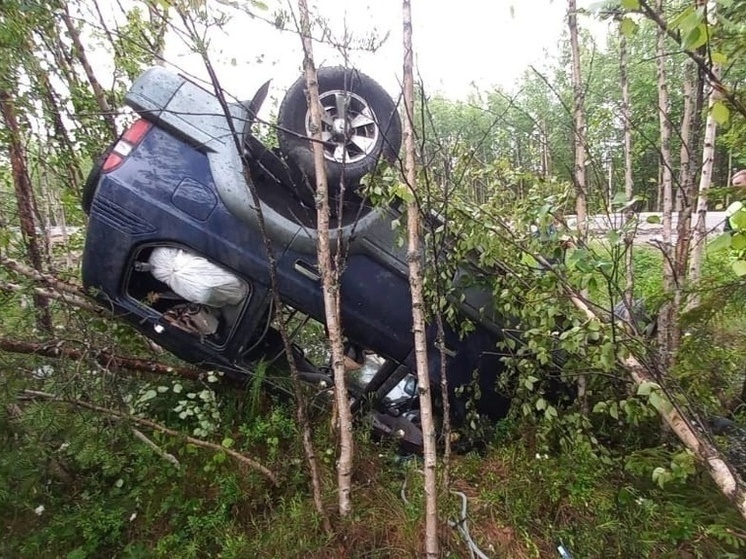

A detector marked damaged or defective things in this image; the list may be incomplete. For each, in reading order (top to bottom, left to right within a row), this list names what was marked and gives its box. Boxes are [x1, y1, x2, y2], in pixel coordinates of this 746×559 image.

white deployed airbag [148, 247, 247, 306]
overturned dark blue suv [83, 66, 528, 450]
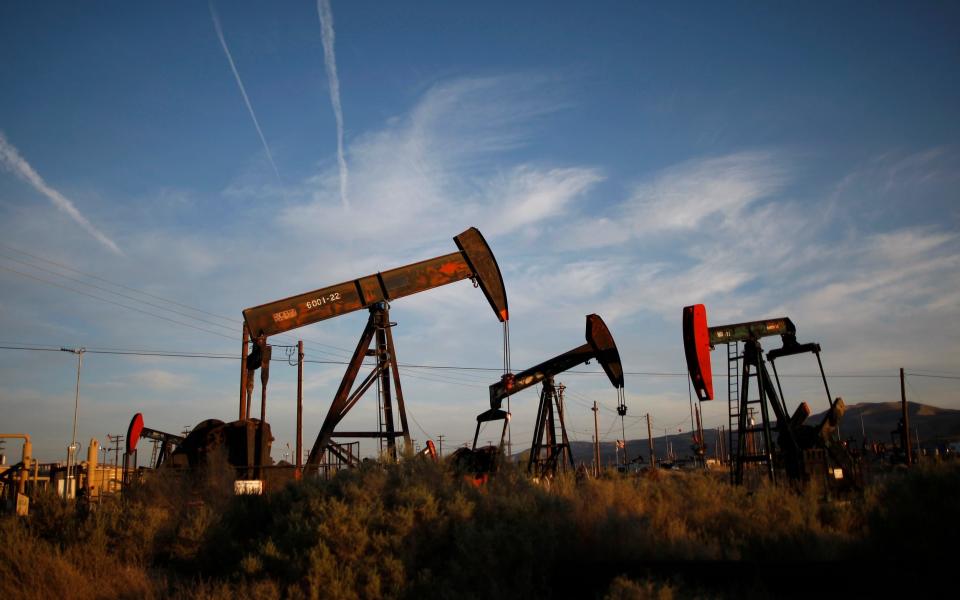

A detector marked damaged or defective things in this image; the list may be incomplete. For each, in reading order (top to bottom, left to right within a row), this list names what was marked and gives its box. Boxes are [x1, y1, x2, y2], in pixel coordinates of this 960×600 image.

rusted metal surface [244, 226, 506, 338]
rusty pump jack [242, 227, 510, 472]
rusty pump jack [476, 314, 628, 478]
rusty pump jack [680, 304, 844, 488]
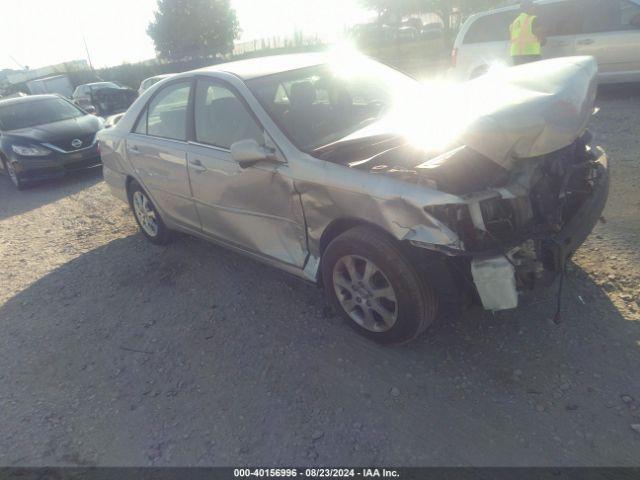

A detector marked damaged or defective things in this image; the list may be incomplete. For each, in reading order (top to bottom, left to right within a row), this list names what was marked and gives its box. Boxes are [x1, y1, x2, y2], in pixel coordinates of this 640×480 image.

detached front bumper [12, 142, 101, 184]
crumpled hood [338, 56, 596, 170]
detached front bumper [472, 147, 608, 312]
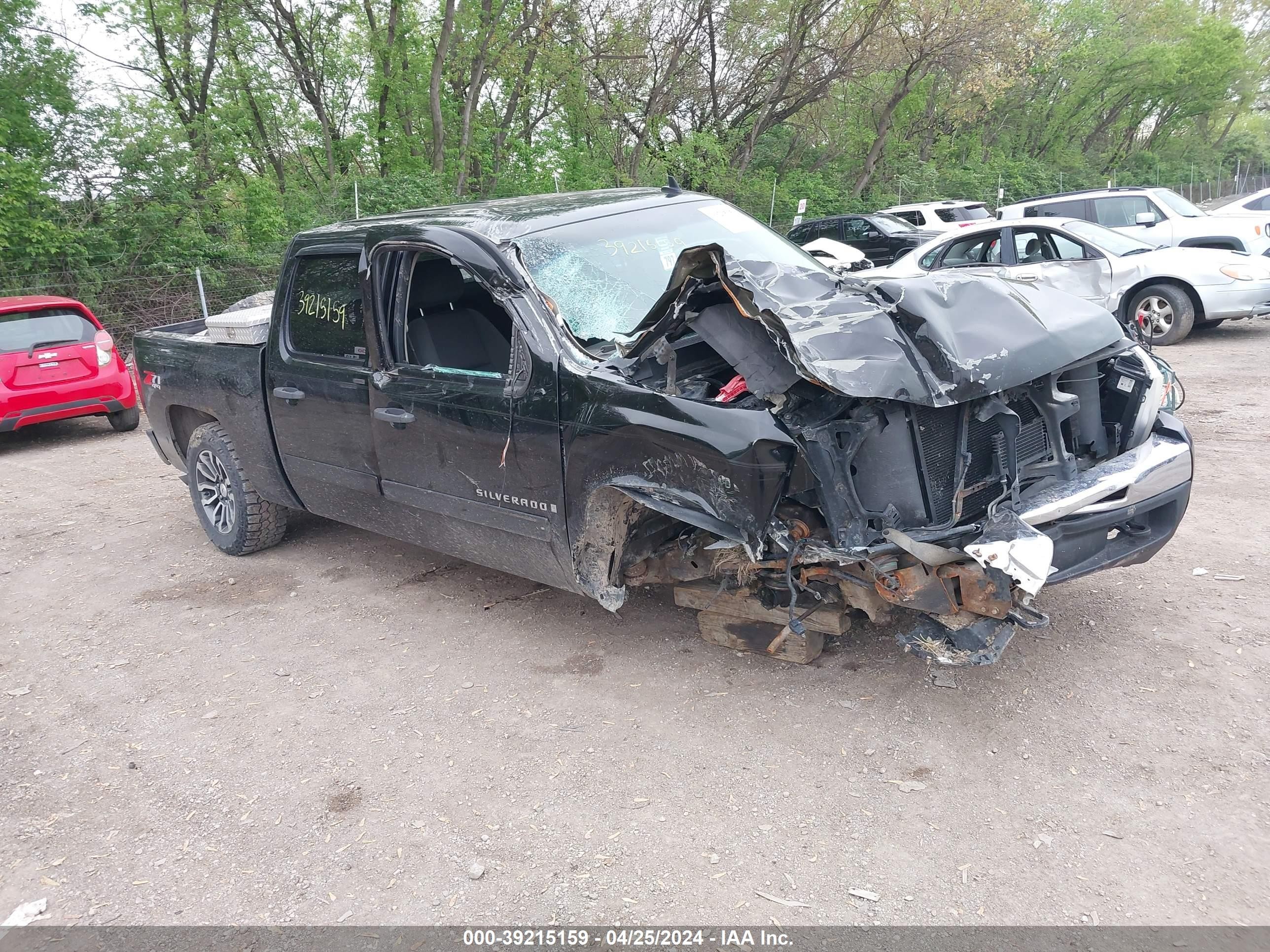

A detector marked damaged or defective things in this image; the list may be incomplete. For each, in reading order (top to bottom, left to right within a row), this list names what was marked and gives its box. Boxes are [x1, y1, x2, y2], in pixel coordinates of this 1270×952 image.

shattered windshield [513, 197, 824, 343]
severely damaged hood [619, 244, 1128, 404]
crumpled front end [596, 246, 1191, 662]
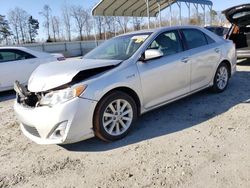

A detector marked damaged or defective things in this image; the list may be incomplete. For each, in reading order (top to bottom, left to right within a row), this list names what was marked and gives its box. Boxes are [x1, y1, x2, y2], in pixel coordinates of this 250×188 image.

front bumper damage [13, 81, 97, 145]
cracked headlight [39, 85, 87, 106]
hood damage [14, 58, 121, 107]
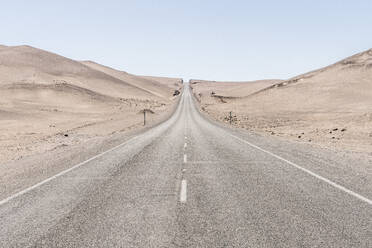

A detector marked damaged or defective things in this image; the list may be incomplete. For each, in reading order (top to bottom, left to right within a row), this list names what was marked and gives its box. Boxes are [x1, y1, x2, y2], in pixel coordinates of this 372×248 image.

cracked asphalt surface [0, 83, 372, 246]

#####

■ Aim of the task: Go through all of the records above and switch "detector" to "scanner" wherever it appears, leaving everything else unchanged. Leave the pictures out of your answer.

■ Solution to this problem:
A scanner marked damaged or defective things in this image; the list may be incomplete. For each, in reading order (top to bottom, left to right within a row), this list names what was marked and gives its box. Boxes are [x1, y1, x2, y2], in pixel coordinates of this 746×559 image.

white deployed airbag [148, 247, 247, 306]
overturned dark blue suv [83, 66, 528, 450]

A scanner marked damaged or defective things in this image; the list may be incomplete. For each, in reading order (top to bottom, left to right within a row), this list names what was marked and gives its box. Boxes are [x1, y1, x2, y2], in pixel coordinates of this 960×600 image.

rusted metal surface [244, 226, 506, 338]
rusty pump jack [242, 227, 510, 472]
rusty pump jack [476, 314, 628, 478]
rusty pump jack [680, 304, 844, 488]

A scanner marked damaged or defective things in this image; the list may be incomplete. For each, in reading order (top to bottom, left to right within a row), this list names what was marked and gives its box. Boxes are [x1, y1, x2, y2], in pixel coordinates of this 640×480 image.

detached front bumper [12, 142, 101, 184]
crumpled hood [338, 56, 596, 170]
detached front bumper [472, 147, 608, 312]

A scanner marked damaged or defective things in this image; the list may be incomplete. For each, in reading order (top to bottom, left to right within a row), this list names what was marked and gives its box. Boxes are [x1, y1, x2, y2], in pixel coordinates of this 1270×952 image.

shattered windshield [513, 197, 824, 343]
severely damaged hood [619, 244, 1128, 404]
crumpled front end [596, 246, 1191, 662]

A scanner marked damaged or defective things in this image; the list may be incomplete. For each, in reading order (top to bottom, left to right within a row), this list names what was marked and gives its box. Boxes are [x1, y1, x2, y2], in pixel coordinates of this 250×188 image.

front bumper damage [13, 81, 97, 145]
cracked headlight [39, 85, 87, 106]
hood damage [14, 58, 121, 107]

A scanner marked damaged or defective things in this image; the list may be incomplete. For each, in reading order (top to bottom, left to right within a row), this list names what was marked and gives its box. Boxes are [x1, y1, x2, y2], in pixel coordinates of this 372×248 image.

cracked asphalt surface [0, 83, 372, 246]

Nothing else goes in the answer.